▸ **SOURCE EXTRACT**
____

This band is clearly for real, but it was hard to not think that after their debut album blasted through the British charts that they might just end being a flash in the pan. Then I heard “Florescent Adolescent” from the follow-up album and ‘twas clear that that were here to stay. The odd thing about the debut is how damn tight this band was at that time -- I think they were only 21 or 22 when this tune came out. They don’t seem to be breaking any new ground at all, but that Alex Turner shaw is witty and they play their asses off. Check it out.

52. “Fans” by Kings of Leon (2007)


The less I knew about these guys, the better it was. I swear I have no issue with these cats being heartthrobs, getting huge mainstream exposure, playing arenas and being on the cover of bad magazines. I do have an issue with teased hair, cheesy songs about sex that is on fire (Ok, it’s a guilty pleasure, I have to admit), shitty live shows at huge London arenas and shitty performances on Austin City Limits. I’m not about to waste this space with some sort of proclamation that this is just a boy band that happens to play rock n roll. At least half of this band, including the lead singer heartthrob guy (Caleb), is very talented and has a knack for crafting a kick ass song. We’ve been through this before but, in short, they are too damn perty for their own good.

That said, “Fans” is a great song that has nothing to do with teenie screams or Motley Crue hair styles. I believe Dr. Midnight claimed that Scott Muni would have approved of this jam and I could envision hearing this one on a drive-at-five rock block on 102.7 WNEW, circa 1987, with Muni’s raspy, Lucky Strike-damaged voice saying, “Yyyyes, the KINGS…getting it done for you on this drive…at five…out of Nashville…in Tennessee. Another tasty biscuit on N-E-W, New York.”

Thursday, December 10, 2009

53. “In State” by Kathleen Edwards (2005)


The demise of Lucinda Williams as an artist that is releasing relevant, enjoyable records has been made much easier because of the existence of Ms. Edwards, who channels Williams’ countrified twang and knack for storytelling, as well as some of her dark themes, but seems to be able to create music that is a little more peppy and nice on the ears than what Williams has been known to release.

Instead of swampy Louisiana blues, Edwards brings a more modern countrified indie rock sound that still sounds “authentic”, but isn’t dragged down by the sad drawl in Lucinda’s aging voice. This is not meant as a knock on Lucinda – she’s given us enough to enjoy already. It’s meant to provide some context – Edwards has taken the template that Williams pioneered and blended it with rock, indie pop and country very nicely to create a bunch of albums filled with kick ass songs like “In State”. Check it out.

54. “Godless” by The Dandy Warhols (2000)


Ever since Dig! was released in 2004, any discussion of The Dandy Warhols seems to be coupled with The Brian Jonestown Massacre. They were friends and then rivals and now I don’t know what they are, but the movie takes you through the insane world of BJM’s Anton Newcombe and leaves us with the impression that he is some sort of misunderstood genius, while the Dandys were a bunch of relatively responsible rock n rollers looking to package their polished, major-label subsidized, psychedelic rock to make the big bucks.

____

▸ **GIVEN MATERIAL**
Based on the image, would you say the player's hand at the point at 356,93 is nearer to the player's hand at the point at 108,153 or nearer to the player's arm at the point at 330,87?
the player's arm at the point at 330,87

____

▸ **YOUR TASKS**
1: In the song countdown, which radio station does the writer imagine playing "Fans" around 1987?
2: List every numbered entry in the song countdown, giving its number, song title, artist, and year.
3: Write the next part of the song countdown, starting right after its final sentence.
The lines have no role in this work.

▸ **RESPONSES IN ORDER**
1: 102.7 WNEW

2:
52. "Fans" by Kings of Leon (2007)
53. "In State" by Kathleen Edwards (2005)
54. "Godless" by The Dandy Warhols (2000)

3:
It seems like they got the Dandys right, though time has not really shown Newcombe to be much of a genius. As I have written here ad nauseum, I am a sucker for bands that rip off previously awesome sounds of the VU, The Beatles and The Stones (not to mention Joy Division, Echo and The Bunnymen and Talking Heads), so while I have tons of BJM’s music and while I like a lot of it and while I appreciated his druggy, hazy live show at Maxwell’s in 2005 (and the fact that he was yelling at our very own Dr. Midnight from the stage) it’s hard to say that Newcombe is anything but a guy channeling those things that were already done. He does this really well, but “genius” is not the word I’d use to describe him. “Insane drug addict” is more accurate, methinks.

As for the Dandys, there are probably 100 other bands not on this top 100 list that I like more than them, but this is the age of the iTunes single and this list is about great songs, not bands or albums. I always thought this was a great opening song to a record and while the Dandys never did much else for me beyond this one tune, it still stands alone as a very good rock n roll song.

Listen here.

55. “Bag It Up” by Oasis (2008)


“I got my heebie jeebies in a hidden bag”

Most of what Oasis does is quite amusing, but their decade-ending breakup has been particularly fun the follow. The tirades, finger pointing, guitar smashing, all of it has kept me entertained. It’s as if they are playing out the rock cliché, tongue firmly placed in cheek, except when you realize that these two guys actually don’t really like each other, Davies Brothers style.

With all of that having been said, it is easy to not be upset about their breakup because it seems like they gave us more than we’d have ever expected. Sure, things this decade were very hit and miss for this band, but the last two records they released were better-than-solid and between them they basically produced ten or more vintage Oasis classics. Their most recent album – the swan song, I guess you could call it -- Dig Out Your Soul, seemed to garner very positive critical reviews, despite the absence of strong hooks, something that is obviously the Oasis trademark. Unlike its predecessor, 2005’s Don’t Believe The Truth, which packed in some new, fresh Oasis-style melodies, Dig Out Your Soul was bluesy and dark. I think the album as a whole was kind of overrated, but it did have some standouts and this song is by far the best thing they have done since the 1990s -- and it probably stands out as one of the better songs they have ever written. Unfortunately, YouTube has pulled the audio to clips of this song, so I can only attach the Rhapsody clip.

Lastly, when I said that The Doves do the whole BritPop thing better than Oasis, I don’t think I really meant it.

56. “I’ve Found a Reason” by Cat Power (2000)


Did I say I was not going to include covers? I don’t remember, but this was definitely one of the top 100 recorded songs of this decade, so I decided to include it. Even so, “I’ve Found a Reason” is not so much a cover as it is a deconstruction and reinvention of an excellent Velvet Underground song. She tried to do this same thing 30 or more times this decade, releasing tons of covers, some great, some good and many bad, but this one really transcends your traditional “cover” song. Check it out for yourself.

If you disagree with this choice, there are a few other Cat Power songs that could have made the cut:

“Free”

“Good Woman”

“The Greatest”

“Song For Bobby”

Actually, anything on The Greatest could have been included in here, and how could it not with that title?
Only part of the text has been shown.